設問一覧 |
(1) 次の(a)〜(c)は、たけしにいちゃんの部屋を描いた文章の内容と合っていますか。それぞれ「はい」か「いいえ」で答え、判断の決め手となる文章中の言葉をそのまま引用してください。
(a) たけしにいちゃんは母の兄である。
(b) たけしにいちゃんは、おばあちゃんちの庭にあるプレハブ小屋で暮らしていた。
(c) 8月の夕方、空は晴れていて雨は降っていなかった。
(2) たけしにいちゃんの部屋を描いた文章の続きを、最後の文のあとから書いてもらえますか。

*** 提示文

たけしにいちゃんの部屋

雨の日の匂いはいろんな記憶を掘り起こす。
8月の夕方、太陽は低い角度で輝いているのに、頭上からは雨が降り注ぐ、変な天気だった。
アスファルトから立ち上る湿度が全身にまとわりつく。呼吸もしづらい中、地下鉄へ向かう。
どこかの民家だろうか、一瞬鼻腔をなぞった香りがたけしにいちゃんの部屋を思い出させた。
普段生きていて、頭によぎることがあまりない景色が、当時その場にいた自分の視線で鮮明に蘇るので、匂いと記憶の関係性に新鮮に驚かされた。
たけしにいちゃんは母の弟。母は三姉妹でたけしにいちゃんは一番年下の唯一の男性だった。
おばあちゃんちの庭に立つ四畳くらいのプレハブ小屋で暮らしていた。
三姉妹がとにかく活発だからか、たけしにいちゃんは普段あまり話さず、襖を開けて現れる時は「ぬぼ」っという効果音が小さく聞こえていた気がする。
幼かった僕と従兄弟はこぞってアニメ、ゲームに夢中になっていたのだが、そんな僕らにとってたけしにいちゃんの部屋は宝部屋みたいだった。
僕らは用もなく、ドアをノックして少し開け、入ってもいいか了承を得てたけしにいちゃんの部屋に入り浸っていた。

******
*** 提供データ

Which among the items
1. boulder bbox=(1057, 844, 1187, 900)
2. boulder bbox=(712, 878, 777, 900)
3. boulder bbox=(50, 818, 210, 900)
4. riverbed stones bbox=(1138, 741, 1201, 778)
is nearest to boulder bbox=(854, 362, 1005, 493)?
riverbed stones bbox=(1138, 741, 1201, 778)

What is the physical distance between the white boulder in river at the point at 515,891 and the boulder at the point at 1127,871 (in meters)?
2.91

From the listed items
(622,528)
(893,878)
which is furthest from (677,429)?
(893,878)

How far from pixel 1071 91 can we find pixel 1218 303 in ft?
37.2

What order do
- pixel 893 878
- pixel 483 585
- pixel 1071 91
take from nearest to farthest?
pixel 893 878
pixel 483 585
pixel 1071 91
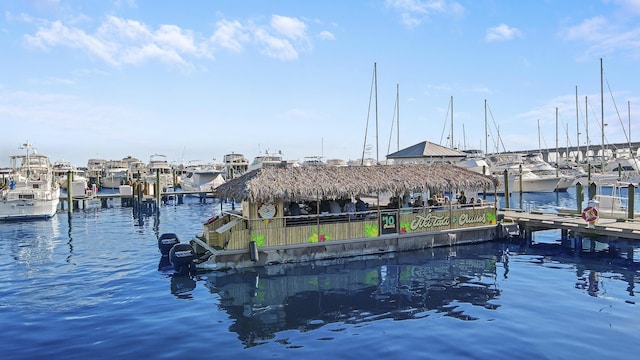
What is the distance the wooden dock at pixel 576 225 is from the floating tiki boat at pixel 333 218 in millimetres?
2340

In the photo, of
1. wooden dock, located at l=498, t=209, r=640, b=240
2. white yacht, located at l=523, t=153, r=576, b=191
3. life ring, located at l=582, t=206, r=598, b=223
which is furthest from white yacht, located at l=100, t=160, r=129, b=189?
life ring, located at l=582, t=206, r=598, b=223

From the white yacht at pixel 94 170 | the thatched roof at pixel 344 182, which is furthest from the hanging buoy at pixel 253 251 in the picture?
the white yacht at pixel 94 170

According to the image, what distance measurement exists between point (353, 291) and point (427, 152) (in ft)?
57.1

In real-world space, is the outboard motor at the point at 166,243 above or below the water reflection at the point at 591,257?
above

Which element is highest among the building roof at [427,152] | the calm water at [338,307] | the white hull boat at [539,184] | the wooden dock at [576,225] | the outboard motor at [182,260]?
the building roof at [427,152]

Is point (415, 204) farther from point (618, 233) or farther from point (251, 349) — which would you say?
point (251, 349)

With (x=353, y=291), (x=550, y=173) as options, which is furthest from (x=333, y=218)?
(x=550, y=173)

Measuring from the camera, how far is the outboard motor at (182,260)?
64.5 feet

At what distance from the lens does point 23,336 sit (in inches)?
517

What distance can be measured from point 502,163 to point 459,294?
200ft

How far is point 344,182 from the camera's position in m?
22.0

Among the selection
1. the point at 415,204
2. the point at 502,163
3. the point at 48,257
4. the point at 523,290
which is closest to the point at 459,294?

******

解答一覧 |
(1)
(a) いいえ:「たけしにいちゃんは母の弟。」
(b) はい:「おばあちゃんちの庭に立つ四畳くらいのプレハブ小屋で暮らしていた。」
(c) いいえ:「頭上からは雨が降り注ぐ、変な天気だった。」

(2)
了承を得ると言っても、小さく「うん」と頷くくらいだったと思う。
たけしにいちゃんは軍手をして音ゲーをプレイしていた。
聞くと「汗で滑るから」らしい。当時の僕にはよく分からなかった。
僕らは邪魔をしないように静かに至る所にあるファミ通やアニメグッズを眺めたり、古いゲームを遊ばせてもらったりしていた。
部屋にはタンタンと落ちてきた音符に合わせて打音が響いていて、会話をすることも滅多になかった。
今思い出せばとても違和がある空間だったと思う。だけど、その違和感が妙に落ち着きをくれていたし、大人って感じだった。
そして、アニメやゲームの存在をクラスメイトたちよりも近くに感じ、その魅力に酔いしれていたきっかけはたけしにいちゃんだったと思う。
おばあちゃんちの寝室にはブラウン管のテレビとたくさんのゲームが雑多に置いてあり、従兄弟たち大勢でプレイしまくった。2階の倉庫には山のようにファミ通があって、ピョコタンを延々と読んでいた。
そんな時間が楽しくてたまらなかった。自ずとみんなゲームばかりし始めたし、僕らは大人になったら今でも仲がいい。
冷静に考えたら三姉妹はゲームをしていなかったから、たけしにいちゃんのお古のゲームたちだったのだろう。
つまり、あの頃の楽しい記憶と今まで続いている従兄弟たちの良好な関係は、実はあの無口なたけしにいちゃんが作ってくれたといえる。
父が亡くなったとき、久しぶりにたけしにいちゃんに会った。
もうあまり会う機会もないかと思えば、同年に祖父が亡くなった。
相変わらず「ぬぼ」という効果音とともに僕らの前に現れたが、相変わらず無口だった。
昔から坊主だから歳をとっているように見えなかった。
と思ったが違う。
僕たちはいつもたけしにいちゃんが音ゲーをプレイする背中ばかり見ていたのだった。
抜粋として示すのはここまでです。